Parlemen Turki akhirnya memberikan persetujuan kepada Swedia untuk menjadi anggota NATO. Ini membawa negara Nordik itu selangkah lebih dekat untuk bergabung dengan aliansi militer tersebut setelah tertunda selama berbulan-bulan.
Persetujuan parlemen diambil melalui pemungutan suara Selasa 23 Januari 2024 lalu. Dari 346 anggota parlemen yang memberikan suara, 287 mendukung aksesi Swedia dan 55 memilih menolaknya.Sementar empat lainnya abstain dalam pemungutan suara.
Pemungutan suara tersebut merupakan langkah kedua dalam proses ratifikasi Turki. Ini setelah Komisi Urusan Luar Negeri di parlemen menyetujui usulan tersebut pada bulan lalu. Presiden Turki Recep Tayyip Erdogan sekarang dapat menandatangani protokol tersebut menjadi undang-undang.
Hasil yang dicapai ini membuka hambatan besar bagi masuknya negara Nordik tersebut ke dalam aliansi militer. Dan Hongaria kini ditetapkan menjadi satu-satunya negara anggota yang belum meratifikasi aksesi Swedia.
Namun Perdana Menteri Hongaria Victor Orban pada hari Rabu mengatakan kepada Sekretaris Jenderal NATO Jens Stoltenberg bahwa pemerintah Hongaria mendukung upaya Swedia untuk bergabung.
Orban di X menegaskan kembali pemerintah Hongaria mendukung keanggotaan NATO di Swedia.Sedangkan Stoltenberg juga memposting di X dengan mengatakan bahwa dia menyambut dukungan jelas Orban untuk permintaan keanggotaan Swedia.
Swedia dan Finlandia mengajukan keanggotaan NATO pada Mei 2022 setelah invasi Rusia ke Ukraina pada awal tahun itu. Finlandia bergabung dengan NATO pada April 2023 hingga menggandakan perbatasan aliansi tersebut dengan Rusia. Namun Swedia menghadapi banyak penundaan dalam perjalanannya untuk bergabung.

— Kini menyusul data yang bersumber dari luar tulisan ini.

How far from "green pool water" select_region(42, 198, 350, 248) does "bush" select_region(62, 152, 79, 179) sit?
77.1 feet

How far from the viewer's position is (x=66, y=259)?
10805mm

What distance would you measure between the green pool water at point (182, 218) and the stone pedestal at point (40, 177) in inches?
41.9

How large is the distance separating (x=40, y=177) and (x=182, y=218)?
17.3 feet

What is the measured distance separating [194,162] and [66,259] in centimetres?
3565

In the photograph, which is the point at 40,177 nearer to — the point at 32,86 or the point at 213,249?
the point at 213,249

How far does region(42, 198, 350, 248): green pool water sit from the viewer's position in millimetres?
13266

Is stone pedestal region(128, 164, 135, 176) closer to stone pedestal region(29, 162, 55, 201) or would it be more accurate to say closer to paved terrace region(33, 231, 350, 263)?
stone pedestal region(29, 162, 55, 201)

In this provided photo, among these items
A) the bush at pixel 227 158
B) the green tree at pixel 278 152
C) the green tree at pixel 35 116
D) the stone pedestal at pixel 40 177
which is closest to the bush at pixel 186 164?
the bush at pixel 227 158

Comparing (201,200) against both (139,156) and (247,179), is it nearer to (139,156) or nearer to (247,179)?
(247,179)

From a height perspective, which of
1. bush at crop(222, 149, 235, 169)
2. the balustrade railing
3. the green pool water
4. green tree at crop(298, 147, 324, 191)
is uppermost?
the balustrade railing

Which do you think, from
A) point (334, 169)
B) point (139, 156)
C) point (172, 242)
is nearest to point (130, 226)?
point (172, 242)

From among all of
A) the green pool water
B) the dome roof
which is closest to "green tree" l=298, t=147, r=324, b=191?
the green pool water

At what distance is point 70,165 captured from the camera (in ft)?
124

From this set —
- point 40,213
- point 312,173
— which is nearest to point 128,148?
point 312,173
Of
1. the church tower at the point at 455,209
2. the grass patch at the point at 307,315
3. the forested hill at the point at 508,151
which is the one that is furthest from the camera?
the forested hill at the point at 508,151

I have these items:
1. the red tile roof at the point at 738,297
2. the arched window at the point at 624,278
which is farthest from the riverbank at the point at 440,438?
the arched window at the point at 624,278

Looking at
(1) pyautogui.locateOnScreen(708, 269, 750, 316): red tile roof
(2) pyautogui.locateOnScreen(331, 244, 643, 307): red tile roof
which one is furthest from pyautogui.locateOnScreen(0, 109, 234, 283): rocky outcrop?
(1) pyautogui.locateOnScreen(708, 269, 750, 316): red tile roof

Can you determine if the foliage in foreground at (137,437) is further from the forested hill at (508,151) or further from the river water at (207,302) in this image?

Erdogan awalnya keberatan dengan tawaran keanggotaan Swedia. Dia menuduh pejabat Swedia terlalu lunak terhadap kelompok militan, termasuk Partai Pekerja Kurdistan (PKK). Sejak mengajukan permohonan, Swedia telah memperketat undang-undang anti-terornya dan setuju untuk bekerja lebih erat dengan Turki dalam masalah keamanan.
Persetujuan Erdogan terhadap tawaran aksesi Swedia juga didasarkan pada komitmen Amerika Serikat. Di mana presiden Turki mengisyaratkan bahwa ia tidak akan menandatangani protokol tersebut menjadi undang-undang kecuali Amerika menyetujui penjualan jet tempur F-16 ke Turki.
Presiden Amerika Joe Biden dilaporkan langsung mengirim surat kepada para pemimpin komite utama Capitol Hill terkait F-16 untuk Ankara. Dalam suratnya Biden mendesak Kongres untuk menyetujui penjualan tersebut tanpa penundaan. Turki pada Oktober 2021 meminta pembelian pesawat tempur F-16 senilai US$20 miliar atau sekitar Rp316 triliun. Selain itu juga pembelian hampir 80 peralatan modernisasi untuk pesawat tempur yang sudah ada.
Keterlambatan Turki dalam menyetujui ratifikasi telah menjadi hambatan besar dalam memperoleh persetujuan kongres untuk kesepakatan jet tempur tersebut. Anggota parlemen mengatakan mereka sedang menunggu persetujuan Turki atas keanggotaan Swedia di NATO. Termasuk tanda tangan Presiden Tayyip Erdogan sebelum memutuskan apakah akan menyetujui penjualan tersebut.
Departemen Luar Negeri Amerika juga mendesak Ankara untuk secara resmi menyelesaikan ratifikasi NATO oleh Swedia. Untuk melakukan hal itu, Erdogan perlu menandatangani undang-undang tersebut. Yang kemudian akan dipublikasikan di Lembaran Negara Resmi Turki.
Pimpinan komite Hubungan Luar Negeri Senat dan Kongres meninjau setiap penjualan senjata asing dalam jumlah besar. Mereka secara teratur mengajukan pertanyaan atau menyampaikan kekhawatiran mengenai masalah hak asasi manusia, atau masalah diplomatik yang dapat menunda atau menghentikan kesepakatan tersebut.
Senator Chris Van Hollen mengatakan anggota parlemen memerlukan jaminan dari pemerintahan Biden dan Turki terlebih dahulu. Dia menyebut selama Presiden Erdogan menjabat, Turki adalah sekutu NATO yang tidak setia. Hingga ratifikasi keanggotaan Swedia merupakan kabar baik.